*DIRECTIONS*: Count the lines below that contain the string "Given", and reply with only that number.

[START OF RAW RECORDS]

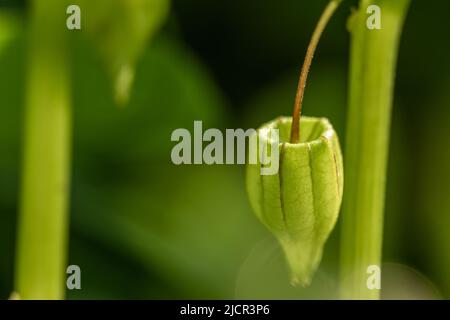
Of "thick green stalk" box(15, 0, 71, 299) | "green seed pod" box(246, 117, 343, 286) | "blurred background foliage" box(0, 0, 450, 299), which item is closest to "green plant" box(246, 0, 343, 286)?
"green seed pod" box(246, 117, 343, 286)

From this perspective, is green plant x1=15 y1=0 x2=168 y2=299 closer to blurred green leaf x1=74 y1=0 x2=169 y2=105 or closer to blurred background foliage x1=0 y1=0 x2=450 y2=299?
blurred green leaf x1=74 y1=0 x2=169 y2=105

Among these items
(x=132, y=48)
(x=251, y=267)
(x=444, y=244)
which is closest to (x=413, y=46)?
(x=444, y=244)

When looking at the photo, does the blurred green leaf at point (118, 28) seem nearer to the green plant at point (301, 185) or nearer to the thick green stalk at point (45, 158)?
the thick green stalk at point (45, 158)

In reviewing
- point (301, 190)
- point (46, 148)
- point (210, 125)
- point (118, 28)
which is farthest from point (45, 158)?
point (210, 125)

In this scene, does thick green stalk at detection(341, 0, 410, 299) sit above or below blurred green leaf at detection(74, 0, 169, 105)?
below

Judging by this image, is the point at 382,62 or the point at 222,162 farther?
the point at 222,162
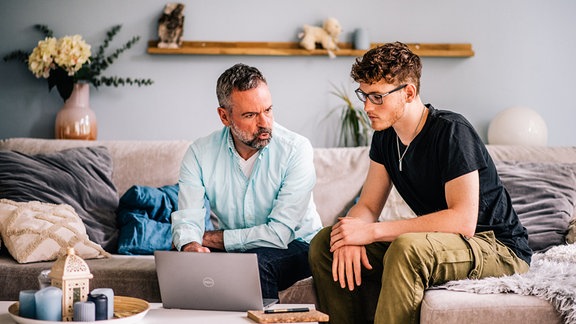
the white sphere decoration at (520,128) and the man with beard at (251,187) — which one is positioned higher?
the white sphere decoration at (520,128)

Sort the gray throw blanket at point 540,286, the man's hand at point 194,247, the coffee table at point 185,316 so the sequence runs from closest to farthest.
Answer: the coffee table at point 185,316
the gray throw blanket at point 540,286
the man's hand at point 194,247

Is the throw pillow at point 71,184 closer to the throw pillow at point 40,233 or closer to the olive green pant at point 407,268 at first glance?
→ the throw pillow at point 40,233

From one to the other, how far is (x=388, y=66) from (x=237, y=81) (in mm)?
580

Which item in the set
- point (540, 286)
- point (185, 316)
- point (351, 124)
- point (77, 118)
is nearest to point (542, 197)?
point (540, 286)

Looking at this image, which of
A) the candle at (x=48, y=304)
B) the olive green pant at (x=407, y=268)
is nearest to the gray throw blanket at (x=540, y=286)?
the olive green pant at (x=407, y=268)

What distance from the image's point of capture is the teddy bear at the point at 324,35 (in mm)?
3820

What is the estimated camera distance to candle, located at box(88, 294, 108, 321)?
1771mm

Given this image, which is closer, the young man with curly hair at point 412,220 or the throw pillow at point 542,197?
the young man with curly hair at point 412,220

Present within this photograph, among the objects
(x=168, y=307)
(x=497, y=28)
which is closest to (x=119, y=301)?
(x=168, y=307)

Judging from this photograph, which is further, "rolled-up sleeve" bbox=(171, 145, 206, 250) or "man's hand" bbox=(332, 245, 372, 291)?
"rolled-up sleeve" bbox=(171, 145, 206, 250)

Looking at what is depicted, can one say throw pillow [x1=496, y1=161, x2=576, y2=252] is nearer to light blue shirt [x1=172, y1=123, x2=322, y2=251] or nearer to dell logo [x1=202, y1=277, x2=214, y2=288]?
light blue shirt [x1=172, y1=123, x2=322, y2=251]

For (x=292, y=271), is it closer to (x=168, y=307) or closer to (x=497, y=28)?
(x=168, y=307)

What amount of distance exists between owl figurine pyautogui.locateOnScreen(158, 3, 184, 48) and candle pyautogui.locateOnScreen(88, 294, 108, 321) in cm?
230

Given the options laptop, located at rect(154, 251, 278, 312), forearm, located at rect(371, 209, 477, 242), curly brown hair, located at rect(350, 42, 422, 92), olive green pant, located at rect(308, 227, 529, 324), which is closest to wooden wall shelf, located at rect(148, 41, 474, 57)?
curly brown hair, located at rect(350, 42, 422, 92)
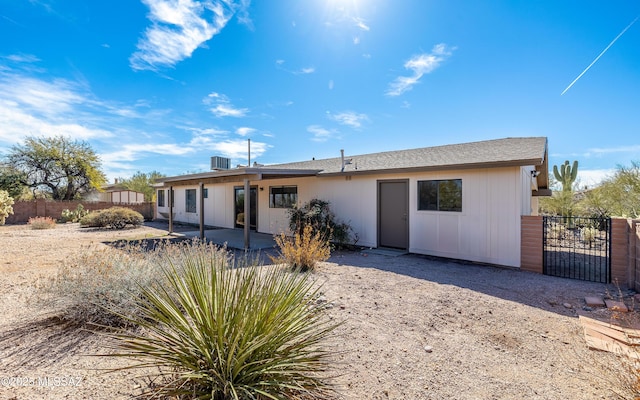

[END OF RAW RECORDS]

*RESPONSE TO THE EXERCISE*: 2